A spoiler alert has been issued after local man, Jackson Smith, was overheard discussing the ending of the 1980 film, The Empire Strikes Back with friend, Leslie McDonald.
“I thought he was joking around when he said that Darth Vader was Luke Skywalker’s father,” said McDonald. “By the time he said ‘Spoilers, by the way’, it was too late.”
McDonald, who had managed to avoid this well known fact for almost 40 years before this incident, was planning on watching the entire Star Wars saga after the release of Episode IX.
But McDonald isn’t the first person to be bummed out by spoilers. A rising number of spoiler alerts have been issued in recent years. In a new poll, a staggering 100% of respondents said that they had shared a spoiler themselves.

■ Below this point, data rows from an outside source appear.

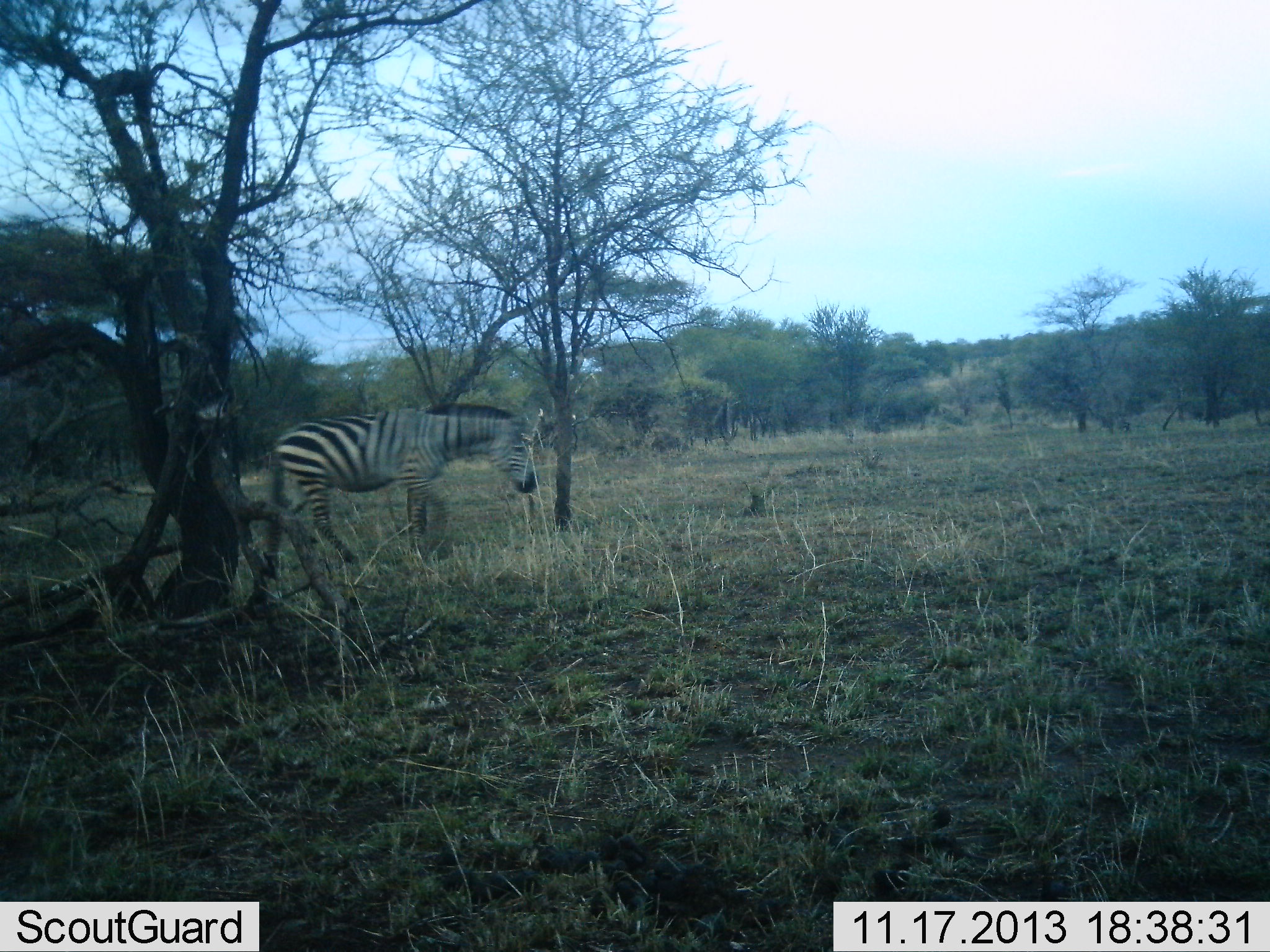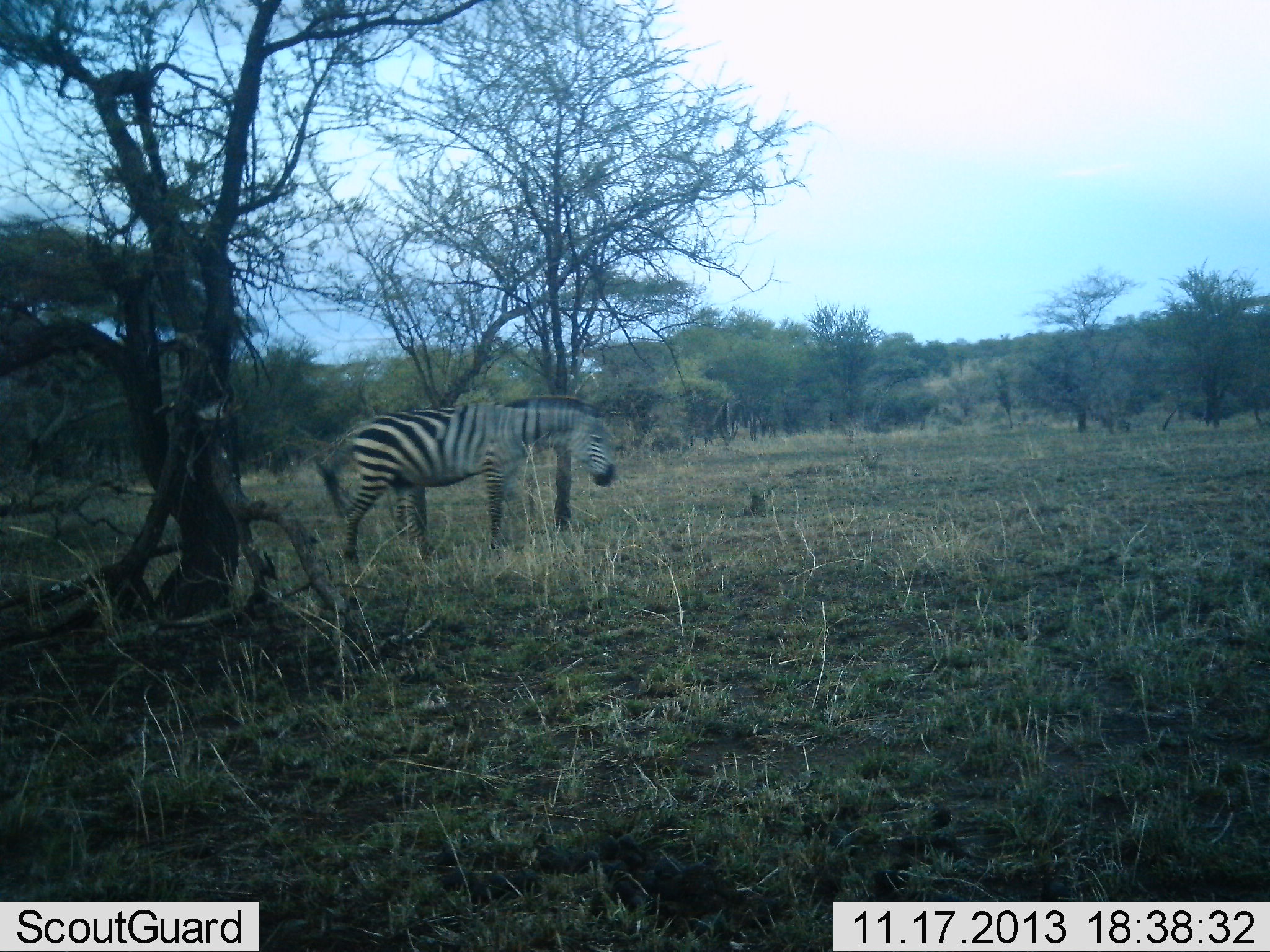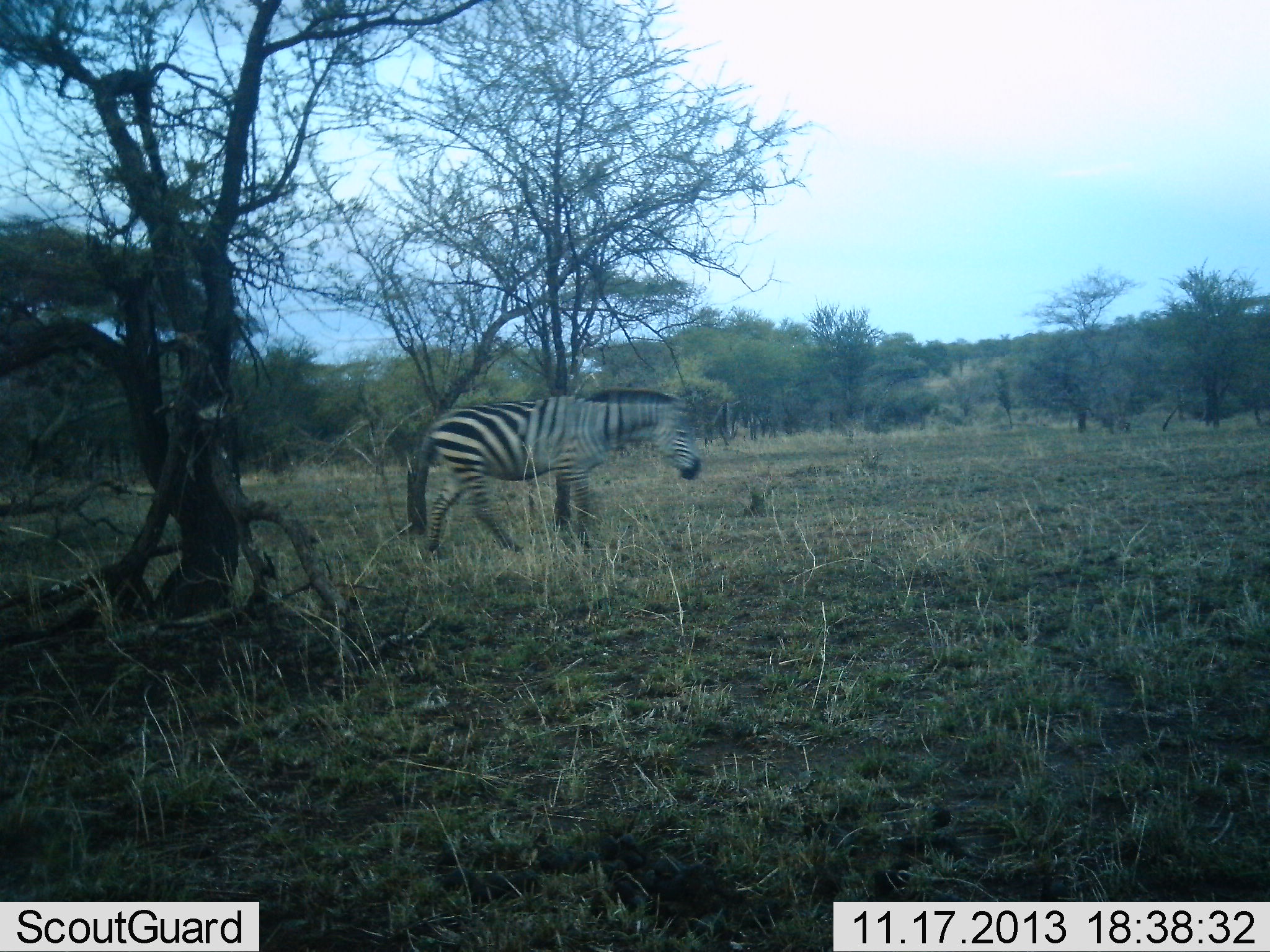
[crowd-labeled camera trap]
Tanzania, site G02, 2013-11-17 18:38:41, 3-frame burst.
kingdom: Animalia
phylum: Chordata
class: Mammalia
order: Perissodactyla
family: Equidae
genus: Equus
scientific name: Equus quagga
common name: plains zebra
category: zebra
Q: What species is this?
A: Zebra (plains zebra) (Equus quagga).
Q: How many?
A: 1.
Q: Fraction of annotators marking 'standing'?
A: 0%.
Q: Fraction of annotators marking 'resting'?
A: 0%.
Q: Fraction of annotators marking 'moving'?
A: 100%.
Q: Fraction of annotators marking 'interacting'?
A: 0%.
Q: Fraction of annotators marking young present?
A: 0%.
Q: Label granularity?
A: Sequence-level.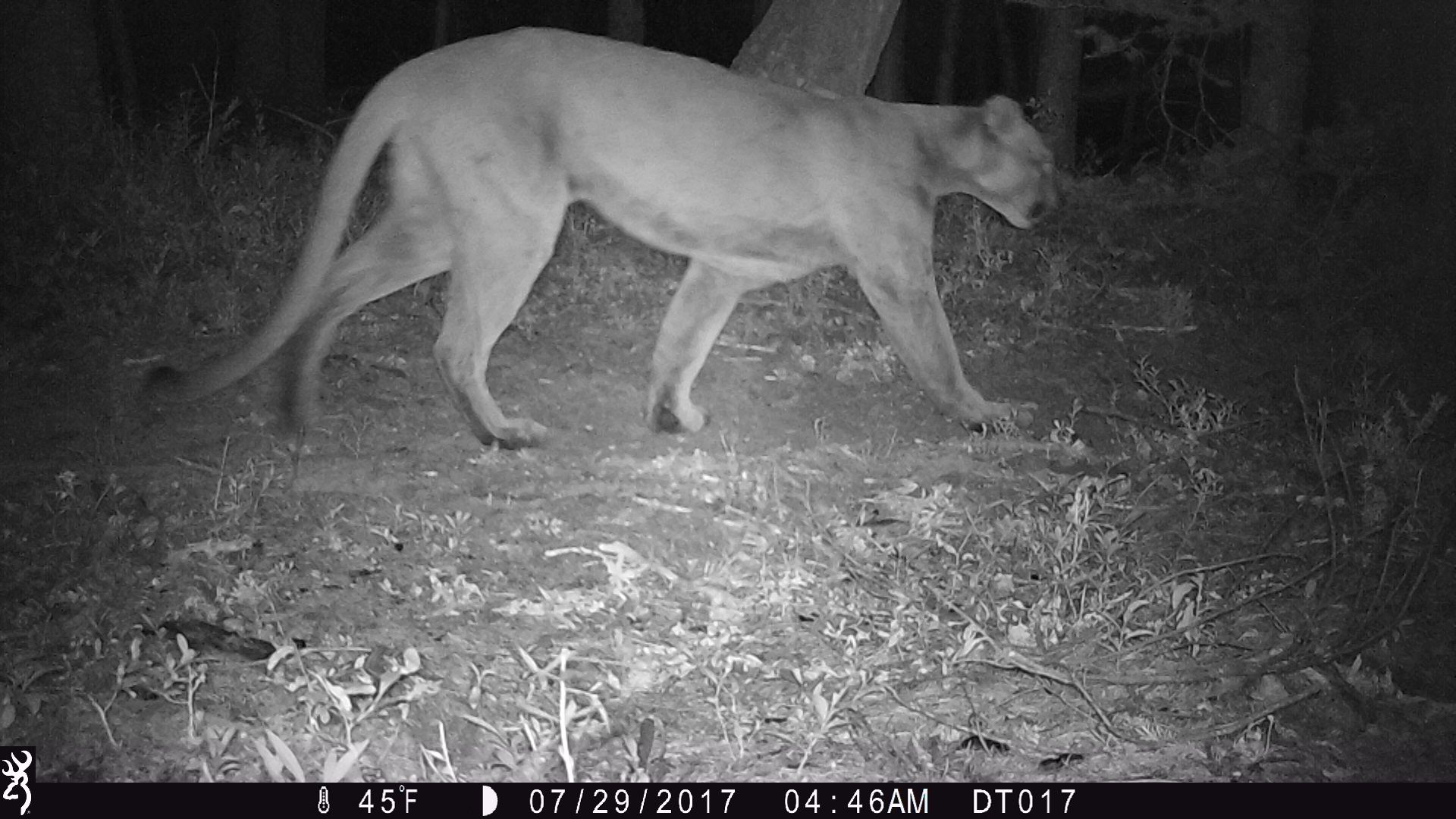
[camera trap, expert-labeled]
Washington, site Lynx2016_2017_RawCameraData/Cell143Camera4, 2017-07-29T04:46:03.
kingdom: Animalia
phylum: Chordata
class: Mammalia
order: Carnivora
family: Felidae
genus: Puma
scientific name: Puma concolor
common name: mountain lion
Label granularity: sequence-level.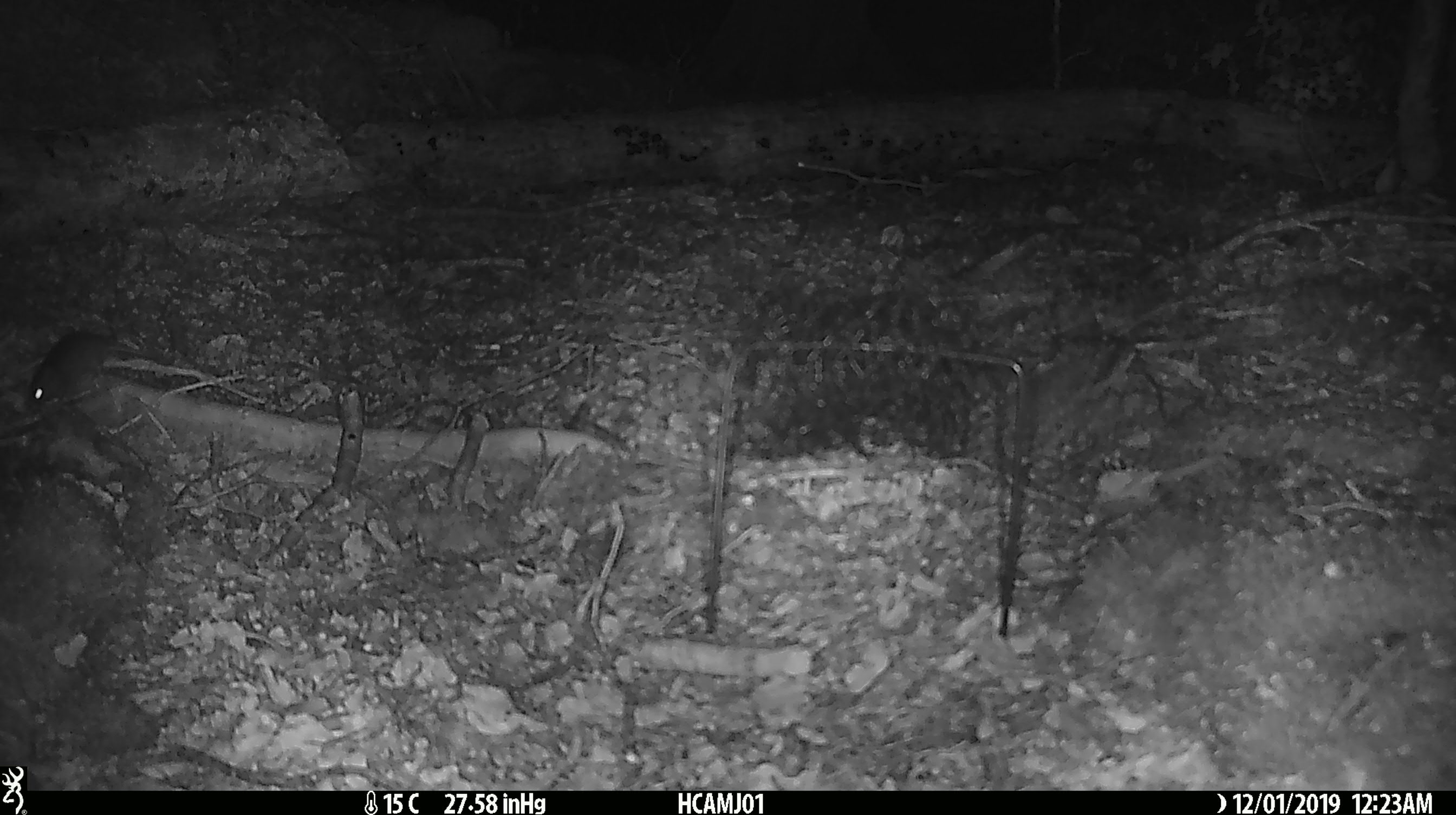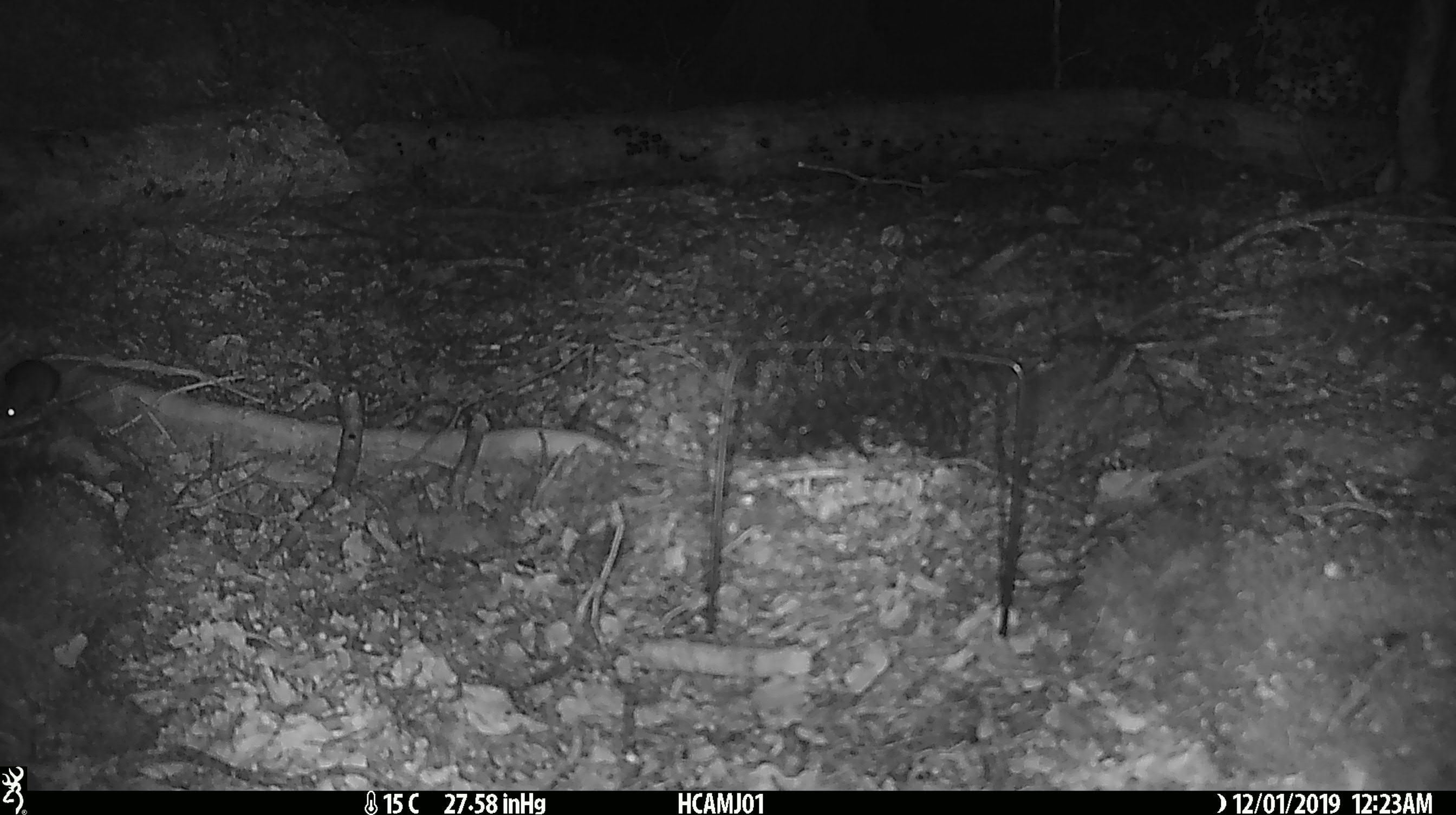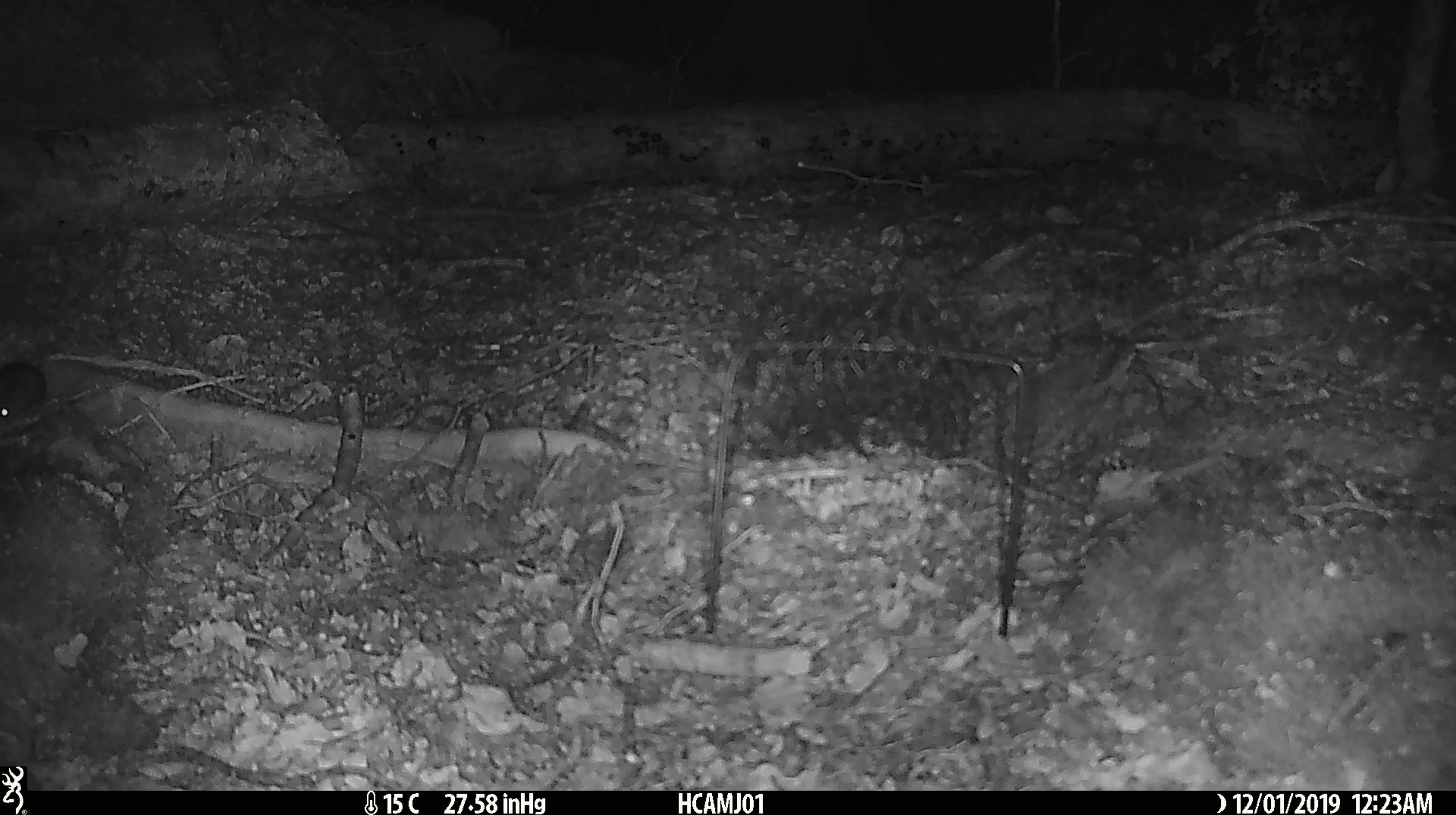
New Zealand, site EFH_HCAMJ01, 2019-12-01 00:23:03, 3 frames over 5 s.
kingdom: Animalia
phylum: Chordata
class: Mammalia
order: Rodentia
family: Muridae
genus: Mus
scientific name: Mus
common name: mouse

Melanie Collins, an expert in spoilers, says there are things you can do to help reverse this damaging trend. “Don’t consume entertainment. Don’t speak with friends. If you absolutely must interact with other people, you should assume they have minimal awareness of anything,” she suggests.
Collins, who has been spoiler-free for 15 years, credits her own experience with spoilers for leading her into the field. She accidentally found out she was adopted, following an offhand comment from her mother. Until that moment, she had believed that the parents who raised her were her biological family.
“I felt betrayed. Here was an enormous piece of information that I simply had no idea about. It floored me. It made me angry. I couldn’t believe my mom would reveal that without giving me a heads up so I could avoid it,” Collins said.
She wants her story to serve as a cautionary tale.
“I just want people to be able to discover important plot points at the proper time, whether those are in their personal lives or in the latest Hollywood blockbuster. I was deprived of learning that I was adopted before I could seek a match for a kidney transplant or accidentally date my brother. No one deserves that,” she said, breaking down into a frankly embarrassing display of emotion.
But not everyone agrees about what constitutes a spoiler.
Gerald Latinski, a synopsis writer, believes that spoiler alerts should be more strictly defined. Latinski has been writing movie synopses for 45 years and worries about the implications for himself and his colleagues if the scope of what is considered a spoiler alert isn’t reigned in.
“I’ve seen more people targeted with spoiler alerts in the last 5 years than I ever have. Revealing the name of a character is considered a spoiler now. Talking about what happened in the trailer is off limits. It’s out of control,” Latinski said. “In the old days, we would include the plot twist when describing the film.”
Latinski even goes so far as to suggest that people attempt to avoid spoilers on their own. “I believe that after 5 years a movie plot should be exempt from spoiler alerts and a person who isn’t in the know should protect themselves.”
For now, the risk of spoiler alerts is considered *SPOILER ALERT* elevated.